Hi i am having a go at aquascaping my Juwel trigon 190 corner tank. I have had fish for 10 years but never had much thought of aquascaping until a month ago i saw some beautiful aquascaped tanks which got me thinking.

At the moment i am hardscaping my tank but its driving me insane. i could do with a second opinion if it even resembles a aquascape. All these golden ratio etc are confusing me a little and with it being a corner tank i think its making it difficult.

 My idea is - tree on the left overhanging a sand path with plants on the right hand side to put it simply.

What do you think to the gravel on the left side? was going to use it to isolate the sand path in the middle.

I might also add a small piece of wood behind the rock on the right hand side, to hang to the left over the path if you know what i mean and add weeping moss to it. 

Please criticizes / opinion

Ignore the floating anubias and java fern i dont know what to do with them for the moment

Sorry about photo quality aswell


----------



## James O (7 Feb 2014)

Looks pretty good already.  I'd use planting to bring it on.
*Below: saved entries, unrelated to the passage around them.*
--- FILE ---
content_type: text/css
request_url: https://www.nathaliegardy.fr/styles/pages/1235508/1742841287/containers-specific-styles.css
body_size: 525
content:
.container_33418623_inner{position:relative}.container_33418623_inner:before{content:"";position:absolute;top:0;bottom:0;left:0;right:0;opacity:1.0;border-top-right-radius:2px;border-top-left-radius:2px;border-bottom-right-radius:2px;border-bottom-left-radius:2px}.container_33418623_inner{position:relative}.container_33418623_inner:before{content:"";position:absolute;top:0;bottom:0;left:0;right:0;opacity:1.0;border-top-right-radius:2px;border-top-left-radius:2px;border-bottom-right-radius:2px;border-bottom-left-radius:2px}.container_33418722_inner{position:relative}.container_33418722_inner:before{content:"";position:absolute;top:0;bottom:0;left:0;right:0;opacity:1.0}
Using the 1st pic as reference:

The Anubias will appreciate some shade so maybe plant one directly next to or even on the base of the 'tree' for max shade. Also jam a load of java fern in there to conceal the tree base.
The other Anubias I'd plant on the rear low branch that ends near the lily, again behind the rock
Some Echinodorus planted in the back corner will provide a screen to soften the tank shape
On that same rear low branch I'd run 2 or 3 clumps of java fern from left to right, up to the part where it drops vertically.
Then I'd add a moss to the longest horizontal branch with some weeping at the end
There's a small branch above the tree that forms a shallow U shape that's dying for some weeping moss.
I'd soften gravel by removing the solid boundary and sprinkling some of it out into the sand then use 1 or 3 small stones placed irregularly to make the boundary.
Maybe a 'fallen' tree that drapes slightly to to the right of the larger front stone on the right ( like you have cascading over the stone round the tree but a bit larger) maybe add some more java to it near the glass like you have already to soften the corner and create perspective.

That's just me though


----------



## Andrew Perkins (1 Mar 2014)

Update - add the plants , need to grow in yet hopefully. 
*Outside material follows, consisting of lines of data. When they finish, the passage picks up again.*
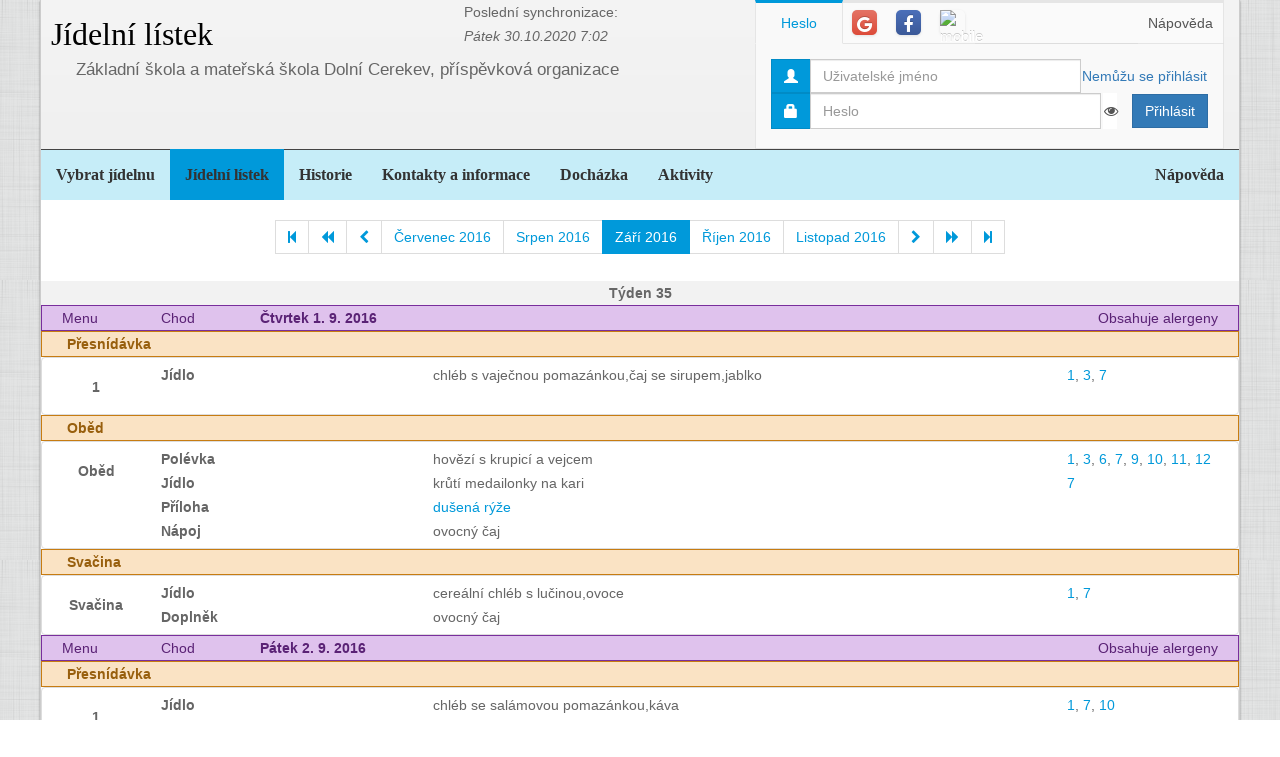

--- FILE ---
content_type: text/html; charset=utf-8
request_url: https://www.google.com/recaptcha/api2/aframe
body_size: 267
content:
<!DOCTYPE HTML><html><head><meta http-equiv="content-type" content="text/html; charset=UTF-8"></head><body><script nonce="3H3DmmRQTJRAywfO5tHtdg">/** Anti-fraud and anti-abuse applications only. See google.com/recaptcha */ try{var clients={'sodar':'https://pagead2.googlesyndication.com/pagead/sodar?'};window.addEventListener("message",function(a){try{if(a.source===window.parent){var b=JSON.parse(a.data);var c=clients[b['id']];if(c){var d=document.createElement('img');d.src=c+b['params']+'&rc='+(localStorage.getItem("rc::a")?sessionStorage.getItem("rc::b"):"");window.document.body.appendChild(d);sessionStorage.setItem("rc::e",parseInt(sessionStorage.getItem("rc::e")||0)+1);localStorage.setItem("rc::h",'1768796129131');}}}catch(b){}});window.parent.postMessage("_grecaptcha_ready", "*");}catch(b){}</script></body></html>

--- FILE ---
content_type: text/css
request_url: https://www.jidelna.cz/css/width-boxed.css
body_size: 229
content:
#sb-site {
    background-image: url(../img/back.png);
    background-repeat: repeat;
}

.boxed {
    background-color: #fff;
    max-width: 1200px;
    margin: 0 auto !important;
    border-left: solid 1px #ccc;
    border-right: solid 1px #ccc;
    -webkit-box-shadow: 0 1px 2px rgba(0,0,0,.4), inset 0 0 2px rgba(255,255,255,.75);
    -moz-box-shadow: 0 1px 2px rgba(0,0,0,.4), inset 0 0 2px rgba(255,255,255,.75);
    box-shadow: 0 1px 2px rgba(0,0,0,.4), inset 0 0 2px rgba(255,255,255,.75);
}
cant remember how to put picture on now


----------



## Ady34 (6 Mar 2014)

Andrew Perkins said:


> cant remember how to put picture on now


Hi, 
heres a guide:
How to! - How do you post a picture | UK Aquatic Plant Society
The direct forum uploader is no longer available so you need to use an image hosting site and direct link from there 
Cheerio,
Ady


----------



## Andrew Perkins (5 Apr 2014)

Thanks Ady34 i give up hope ever posting picture.

This is an old picture after recently planting new plants.  But from then on its gone a bit down hill . I had a massive brown / green algae breakout, i think it was some fertilizer i was using caused the algae outbreak, it not been to bad after i stopped using it. But it ruined lots of my plants which is bit disheartening, especially the staurogyne repen, hydrocotyle japan and nearly all my weeping moss.


----------